▸ **Task goal**: Translate this sentence from the photonic chip text below into Spanish: "The length of ODLs is inversely proportional to the clock frequency."

▸ **Text shown**:
_ _ _ _ _ _ _

Fig. 4: Experimental results of video action recognition of the KTH dataset.
figure 4

a The adopted neural network model. Input data is a segment of video with five frames. The neural network comprises two convolutional layers with activation and pooling layers, a recurrent layer (RL), and a fully connected layer (FC). The ‘Conv. 1’ and ‘Conv. 2’ layers are computed by the PTFP chip. b and c Convolutional results of the PTFP chip of Conv. 1 and Conv. 2, respectively. Subplots from top to bottom display the convolved images of different frames. From left to right, several convolved video segments are displayed. For reference, computer-calculated results are provided aside. d, e Diffusion matrices of recognition of the PTFP chip and that of a digital computer, respectively. Numbers on the diagonal line record correct prediction. f Simulated accuracy of the neural network with different standard deviations (σnoise) of additive Gaussian noise. The solid curve represents the average recognition accuracy and the shading indicates the 90% confidence interval. Yellow triangle marks the experimental accuracy of the PTFP chip.

Discussion

In our experiment, the PTFP chip is operated at the speed of 20 Gbaud, corresponding to a throughput of 480 GOP/s. The computing density of the core part on-chip (electronics excluded) is 588 GOP/s/mm2. With a larger scale, the computing density is capable to surpass 1 TOP/s/mm2 (discussed in Supplementary note 7). Since the ODLs play a key role in the tensor processing, their insertion loss and footprint of them are determinants of the signal-to-noise ratio, throughput and computing density of the PTFP chip. The length of ODLs is inversely proportional to the clock frequency. Advanced electrooptic modulators37,38 and PDs39 with large bandwidths allow higher clock frequency: the length of ODLs is thus shortened. Recent progress on ultra-low-loss silicon nitride waveguides40 enables complicated optical delay manipulations. Based on the validation of the key functionalities of the PTFP concept, it is feasible to improve the performance of integrated photonic devices and the completeness of high-order tensor convolution. Refining the insertion loss of the chip will contribute to a better signal-to-noise ratio. Increasing the integration scale with extra ODLs and weighting banks will upgrade the current chip to a complete four-order tensor processor (discussed in Supplementary notes 5 and 6). The upper limit of weighting bank duplication is discussed in ref. 33 and Supplementary note 6. The difference for a PTFP chip to achieve a larger kernel size is the additional introduction of waveguide crossing (virtual breaking points in Fig. 1b). Recent works show that insertion loss below 0.04 dB/crossing is obtainable41,42, implying that the influence of waveguide crossing can be minor.

_ _ _ _ _ _ _

(Data records)
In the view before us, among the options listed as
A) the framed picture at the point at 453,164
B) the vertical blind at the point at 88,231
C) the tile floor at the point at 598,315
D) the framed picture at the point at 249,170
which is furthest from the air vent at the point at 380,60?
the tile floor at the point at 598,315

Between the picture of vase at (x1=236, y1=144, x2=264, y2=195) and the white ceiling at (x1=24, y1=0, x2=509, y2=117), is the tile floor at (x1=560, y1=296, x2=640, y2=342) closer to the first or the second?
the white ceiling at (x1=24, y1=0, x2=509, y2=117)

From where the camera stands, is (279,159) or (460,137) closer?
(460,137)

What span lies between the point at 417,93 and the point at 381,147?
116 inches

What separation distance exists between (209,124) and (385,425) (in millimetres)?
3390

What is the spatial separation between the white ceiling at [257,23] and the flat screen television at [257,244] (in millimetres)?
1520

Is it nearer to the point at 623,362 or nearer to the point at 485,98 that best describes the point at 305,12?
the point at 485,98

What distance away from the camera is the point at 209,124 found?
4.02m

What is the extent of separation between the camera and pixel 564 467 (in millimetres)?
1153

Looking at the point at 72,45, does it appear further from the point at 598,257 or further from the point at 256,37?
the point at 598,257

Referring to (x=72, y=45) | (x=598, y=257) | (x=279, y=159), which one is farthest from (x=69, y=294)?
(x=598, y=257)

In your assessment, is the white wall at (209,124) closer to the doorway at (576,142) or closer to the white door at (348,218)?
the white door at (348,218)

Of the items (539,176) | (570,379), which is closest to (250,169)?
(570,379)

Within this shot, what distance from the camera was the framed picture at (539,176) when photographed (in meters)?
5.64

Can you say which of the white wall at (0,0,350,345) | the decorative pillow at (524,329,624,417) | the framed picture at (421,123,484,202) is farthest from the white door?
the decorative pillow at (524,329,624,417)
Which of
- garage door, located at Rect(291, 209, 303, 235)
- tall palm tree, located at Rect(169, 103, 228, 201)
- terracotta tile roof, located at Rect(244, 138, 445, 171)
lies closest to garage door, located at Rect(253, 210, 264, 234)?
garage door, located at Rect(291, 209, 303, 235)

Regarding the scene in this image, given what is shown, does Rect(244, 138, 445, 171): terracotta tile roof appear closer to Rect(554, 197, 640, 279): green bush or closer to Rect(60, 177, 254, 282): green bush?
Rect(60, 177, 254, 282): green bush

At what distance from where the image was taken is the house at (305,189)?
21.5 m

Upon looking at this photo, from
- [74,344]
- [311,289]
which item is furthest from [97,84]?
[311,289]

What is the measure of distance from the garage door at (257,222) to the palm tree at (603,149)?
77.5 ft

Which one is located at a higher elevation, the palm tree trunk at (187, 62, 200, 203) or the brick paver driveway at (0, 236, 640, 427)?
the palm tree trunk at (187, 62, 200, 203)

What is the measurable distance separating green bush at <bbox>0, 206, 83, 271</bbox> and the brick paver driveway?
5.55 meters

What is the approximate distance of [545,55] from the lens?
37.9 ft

_ _ _ _ _ _ _

▸ **The answer**: La longitud de las ODL es inversamente proporcional a la frecuencia de reloj.